I know we often want to build our careers and move up some sort of ladder, but I don’t think it can come at the detriment of time with your teen. Do whatever it takes to make it to the games and to the fine arts performances. Be there for their first date and the second date and stay up till they get home. Be available to talk about all the things with them, all the time. You can catch up on sleep later.
Seeing your teen in a positive light and believing the best about them will set an atmosphere in your home that they will notice.
When my oldest son was seven, I came up with the plan to take each of my three kids on an individual trip before their senior year. Each would get to pick where (within financial reason). For 10 years, my oldest son and I talked, dreamed, and prepared. Two years ago, we took a 7,000-mile road trip out West, camping and hiking the Narrows in Zion National Park, seeing Half Dome in Yosemite, and going all the way to California to put our feet in the Pacific Ocean.
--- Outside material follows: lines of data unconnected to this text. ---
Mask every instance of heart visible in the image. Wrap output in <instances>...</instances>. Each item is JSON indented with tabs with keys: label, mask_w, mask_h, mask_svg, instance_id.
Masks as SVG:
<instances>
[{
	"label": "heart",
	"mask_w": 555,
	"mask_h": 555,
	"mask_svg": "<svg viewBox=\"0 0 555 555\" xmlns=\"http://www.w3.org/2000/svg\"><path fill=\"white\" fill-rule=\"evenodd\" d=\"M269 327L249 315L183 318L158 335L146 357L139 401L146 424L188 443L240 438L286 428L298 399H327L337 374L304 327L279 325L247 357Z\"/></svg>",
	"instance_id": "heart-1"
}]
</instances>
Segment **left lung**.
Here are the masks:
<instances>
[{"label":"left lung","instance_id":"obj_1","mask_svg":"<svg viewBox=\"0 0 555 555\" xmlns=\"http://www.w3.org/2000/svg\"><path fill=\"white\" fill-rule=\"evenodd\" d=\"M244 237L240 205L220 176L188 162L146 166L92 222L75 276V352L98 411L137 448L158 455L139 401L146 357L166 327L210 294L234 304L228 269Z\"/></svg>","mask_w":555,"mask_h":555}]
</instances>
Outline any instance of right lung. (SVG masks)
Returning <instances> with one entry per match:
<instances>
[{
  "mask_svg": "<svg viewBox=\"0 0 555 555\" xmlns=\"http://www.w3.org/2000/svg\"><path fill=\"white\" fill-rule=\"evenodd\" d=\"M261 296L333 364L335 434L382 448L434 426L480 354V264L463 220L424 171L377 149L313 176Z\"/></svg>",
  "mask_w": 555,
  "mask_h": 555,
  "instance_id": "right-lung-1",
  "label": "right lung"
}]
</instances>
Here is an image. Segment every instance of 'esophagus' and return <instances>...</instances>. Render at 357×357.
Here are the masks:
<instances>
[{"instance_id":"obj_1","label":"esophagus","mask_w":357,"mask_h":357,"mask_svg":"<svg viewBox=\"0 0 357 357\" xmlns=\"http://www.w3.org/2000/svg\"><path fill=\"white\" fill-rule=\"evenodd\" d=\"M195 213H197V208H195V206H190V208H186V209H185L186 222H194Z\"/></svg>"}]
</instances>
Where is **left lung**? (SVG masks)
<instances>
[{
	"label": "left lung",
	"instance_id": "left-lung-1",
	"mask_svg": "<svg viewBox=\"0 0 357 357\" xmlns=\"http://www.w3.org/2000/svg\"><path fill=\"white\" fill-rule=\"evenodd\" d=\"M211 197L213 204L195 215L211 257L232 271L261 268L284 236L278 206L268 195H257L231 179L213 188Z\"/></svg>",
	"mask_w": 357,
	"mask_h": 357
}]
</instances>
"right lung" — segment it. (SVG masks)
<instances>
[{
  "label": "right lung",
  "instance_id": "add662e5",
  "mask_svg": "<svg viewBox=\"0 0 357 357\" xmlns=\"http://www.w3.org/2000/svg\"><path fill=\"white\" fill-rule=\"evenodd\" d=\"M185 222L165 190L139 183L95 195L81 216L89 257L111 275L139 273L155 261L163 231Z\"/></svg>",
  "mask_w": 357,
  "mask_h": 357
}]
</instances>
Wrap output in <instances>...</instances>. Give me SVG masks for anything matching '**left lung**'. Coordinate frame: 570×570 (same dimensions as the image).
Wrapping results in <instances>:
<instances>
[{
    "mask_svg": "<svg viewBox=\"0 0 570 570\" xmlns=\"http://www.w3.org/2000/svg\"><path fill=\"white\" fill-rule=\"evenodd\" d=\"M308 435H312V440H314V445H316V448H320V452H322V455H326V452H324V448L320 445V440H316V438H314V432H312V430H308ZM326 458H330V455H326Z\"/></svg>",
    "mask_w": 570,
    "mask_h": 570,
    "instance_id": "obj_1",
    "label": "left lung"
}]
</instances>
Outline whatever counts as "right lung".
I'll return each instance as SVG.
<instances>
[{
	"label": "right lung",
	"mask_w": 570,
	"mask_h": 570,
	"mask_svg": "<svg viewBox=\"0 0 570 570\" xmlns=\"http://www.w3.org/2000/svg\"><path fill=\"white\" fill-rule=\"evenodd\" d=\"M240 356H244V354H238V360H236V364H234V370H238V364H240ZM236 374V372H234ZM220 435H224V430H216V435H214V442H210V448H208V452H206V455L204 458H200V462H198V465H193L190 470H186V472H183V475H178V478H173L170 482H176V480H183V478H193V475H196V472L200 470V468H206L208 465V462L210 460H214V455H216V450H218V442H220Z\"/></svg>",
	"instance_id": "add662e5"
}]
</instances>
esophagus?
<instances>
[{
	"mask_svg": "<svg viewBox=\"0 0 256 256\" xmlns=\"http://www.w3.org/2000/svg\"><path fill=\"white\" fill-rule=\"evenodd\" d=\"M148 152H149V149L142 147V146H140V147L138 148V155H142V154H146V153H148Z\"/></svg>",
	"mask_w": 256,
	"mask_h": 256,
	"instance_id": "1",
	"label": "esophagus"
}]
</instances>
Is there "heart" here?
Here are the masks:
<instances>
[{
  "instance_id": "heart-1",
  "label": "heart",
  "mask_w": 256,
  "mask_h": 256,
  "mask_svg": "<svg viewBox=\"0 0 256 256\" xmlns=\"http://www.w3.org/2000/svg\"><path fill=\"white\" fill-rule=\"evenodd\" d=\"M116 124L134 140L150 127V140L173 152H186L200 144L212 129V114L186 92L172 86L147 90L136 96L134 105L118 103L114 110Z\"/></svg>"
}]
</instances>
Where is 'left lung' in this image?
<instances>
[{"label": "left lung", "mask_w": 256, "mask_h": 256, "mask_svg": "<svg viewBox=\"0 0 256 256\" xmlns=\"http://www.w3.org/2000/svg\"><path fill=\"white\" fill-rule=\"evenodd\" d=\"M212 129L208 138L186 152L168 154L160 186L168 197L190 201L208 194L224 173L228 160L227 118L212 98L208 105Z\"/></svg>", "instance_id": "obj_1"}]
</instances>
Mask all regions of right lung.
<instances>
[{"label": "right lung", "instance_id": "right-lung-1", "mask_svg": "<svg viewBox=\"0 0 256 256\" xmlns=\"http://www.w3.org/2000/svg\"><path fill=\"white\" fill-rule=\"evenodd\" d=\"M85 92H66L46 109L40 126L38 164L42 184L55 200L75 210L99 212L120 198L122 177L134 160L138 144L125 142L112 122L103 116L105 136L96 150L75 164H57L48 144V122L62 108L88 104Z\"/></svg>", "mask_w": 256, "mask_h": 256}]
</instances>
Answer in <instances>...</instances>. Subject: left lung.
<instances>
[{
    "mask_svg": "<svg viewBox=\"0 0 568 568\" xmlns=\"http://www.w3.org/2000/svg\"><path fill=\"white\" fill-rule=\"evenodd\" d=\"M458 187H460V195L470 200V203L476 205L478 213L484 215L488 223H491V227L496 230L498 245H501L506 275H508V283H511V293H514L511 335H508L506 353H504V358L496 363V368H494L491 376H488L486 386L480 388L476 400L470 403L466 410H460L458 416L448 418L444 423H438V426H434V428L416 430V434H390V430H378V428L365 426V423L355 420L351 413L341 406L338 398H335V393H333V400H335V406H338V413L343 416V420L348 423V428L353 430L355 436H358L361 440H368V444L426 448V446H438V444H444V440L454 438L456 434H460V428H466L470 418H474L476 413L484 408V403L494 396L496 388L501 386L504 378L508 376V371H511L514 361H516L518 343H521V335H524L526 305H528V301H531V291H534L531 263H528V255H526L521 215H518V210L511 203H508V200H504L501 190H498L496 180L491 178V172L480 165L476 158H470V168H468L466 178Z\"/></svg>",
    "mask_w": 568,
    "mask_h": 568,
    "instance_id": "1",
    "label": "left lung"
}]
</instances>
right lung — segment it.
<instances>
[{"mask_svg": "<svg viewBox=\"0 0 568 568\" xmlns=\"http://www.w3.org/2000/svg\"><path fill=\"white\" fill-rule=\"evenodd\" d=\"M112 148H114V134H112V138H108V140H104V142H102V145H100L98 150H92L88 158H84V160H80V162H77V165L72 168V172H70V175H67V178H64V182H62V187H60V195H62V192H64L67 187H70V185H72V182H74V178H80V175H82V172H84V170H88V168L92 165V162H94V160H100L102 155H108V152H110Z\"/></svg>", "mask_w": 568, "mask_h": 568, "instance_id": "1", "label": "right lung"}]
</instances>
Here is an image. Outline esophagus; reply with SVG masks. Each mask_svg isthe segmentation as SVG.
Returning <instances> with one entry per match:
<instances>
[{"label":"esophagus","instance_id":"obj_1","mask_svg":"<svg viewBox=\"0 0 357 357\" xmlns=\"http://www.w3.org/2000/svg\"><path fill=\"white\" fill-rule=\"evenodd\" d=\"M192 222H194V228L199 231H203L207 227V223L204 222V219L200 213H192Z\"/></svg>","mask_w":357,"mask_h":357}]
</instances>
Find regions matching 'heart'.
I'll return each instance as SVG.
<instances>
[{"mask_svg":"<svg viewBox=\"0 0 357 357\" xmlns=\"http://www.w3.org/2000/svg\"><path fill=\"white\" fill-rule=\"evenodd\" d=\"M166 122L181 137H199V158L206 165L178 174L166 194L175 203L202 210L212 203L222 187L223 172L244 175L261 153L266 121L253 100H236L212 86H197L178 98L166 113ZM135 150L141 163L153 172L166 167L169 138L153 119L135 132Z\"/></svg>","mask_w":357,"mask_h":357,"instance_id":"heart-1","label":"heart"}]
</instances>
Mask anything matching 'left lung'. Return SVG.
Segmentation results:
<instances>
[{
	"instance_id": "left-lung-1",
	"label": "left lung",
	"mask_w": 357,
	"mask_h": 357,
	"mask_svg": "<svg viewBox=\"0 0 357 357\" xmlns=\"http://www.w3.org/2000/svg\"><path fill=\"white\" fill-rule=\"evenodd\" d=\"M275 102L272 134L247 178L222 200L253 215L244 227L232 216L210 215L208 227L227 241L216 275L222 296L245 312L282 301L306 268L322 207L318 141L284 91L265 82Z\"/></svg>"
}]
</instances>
We had some great conversations and made memories we will never forget.
And just last week, my daughter and I returned from her trip. She wanted to go to Walt Disney World to ride all the incredible rides and eat the amazing food. Now, I’ve got about four more years before my youngest son and I take his trip, but we are already planning! Quality time is so important. If you can, plan something for you both to look forward to. Enjoy tightening those relationships with your teen.
It hasn’t been easy or always rosy, but I can say with confidence, it really can be wonderful. Raising teens has been my favorite part of parenting so far.